Here's what really bothers me about all this: I won't know; I'll be out of that loop. No one in management will notice I'm gone and those on the ground will be too busy to pine for me. Though I want to say it doesn't matter, I'm so troubled about being easily replaced that I want to see the place fall to pieces without me.

"Why are you still carrying her?" the elder monk asks me. I have no good answer. Anger, anxiety, and ego get in the way of enlightenment. I'm still back in the place I left in June, trying to change someone other than myself.

(There's a topic to discuss with my therapist today. Will I continue therapy after August when I have to change insurance plans? It will be a luxury I likely can't afford and I wonder if it's a better vehicle than this writing. Is it just a shield against making the same old mistakes?)
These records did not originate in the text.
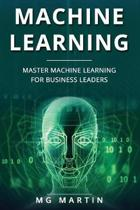 Machine Learning: Master Machine Learning For Business Leaders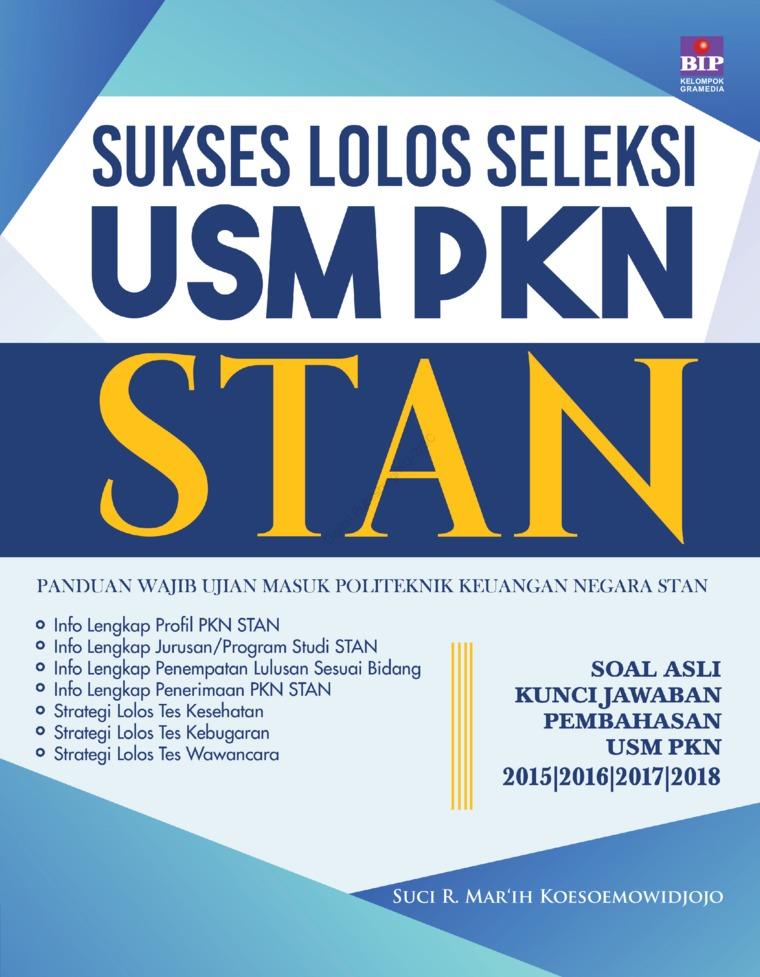 Sukses Lolos Seleksi USM PKN STAN by Suci Rahayu Mar'ih Digital Book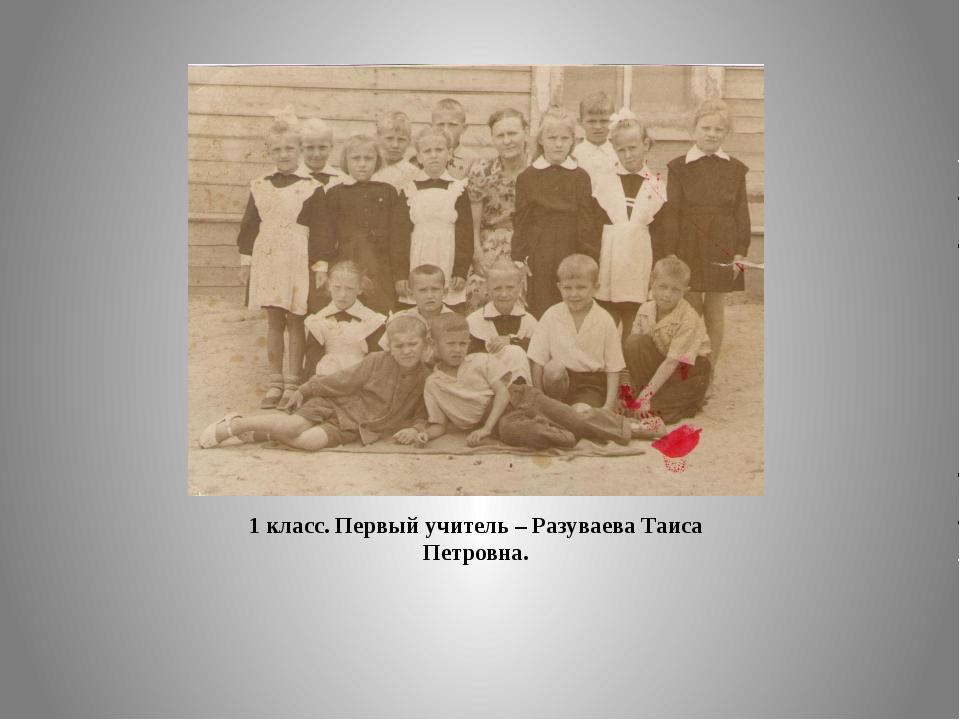 1 класс. Первый учитель – Разуваева Таиса Петровна.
In the dream I was only close to the woman twice and each time something got in the way. First it was other people, then it was me. When Danny Devito asked how he should pay me for helping his son, I said, "call it tutoring. That's what I do." He shrugged and wrote the check.

Then I was with a guy trying to figure out our next move in a long-term plan to teach writing. I asked what our next event should be, but he refused to say even the first word.


That was this morning's pages. There are things that interest me, but it's a mess, just a draft. I'm torn between revising and losing the feel of the thing. It reminds me of a scene in Six Degrees Of Separation:

FLAN (VO): How easy it is for a painter to lose a painting. He can paint and paint – work on canvas for months and one day he loses it – just loses the structure – loses the sense of it – you lose the painting.

A BRIGHT WHITE LIGHT shines on FLAN who turns to see A TEACHER, in her forties, very pure and happy, hanging beautiful and brilliantly colored children's drawings in the air. FLAN'S VOICE echoes in this vast space

FLAN: Why are all your students geniuses in the second grade? Look at the first grade. Blotches of green and black. Look at third grade. Camouflage. But the second grade — your grade. Matisses everyone. You've made my child a Matisse. Let me study with you. Let me into the second grade! What is your secret?

THE TEACHER: Secret? I don't have any secret. I just know when to take their drawings away from them.

I have no idea when to take the drawings away, but I keep wanting to be Matisse.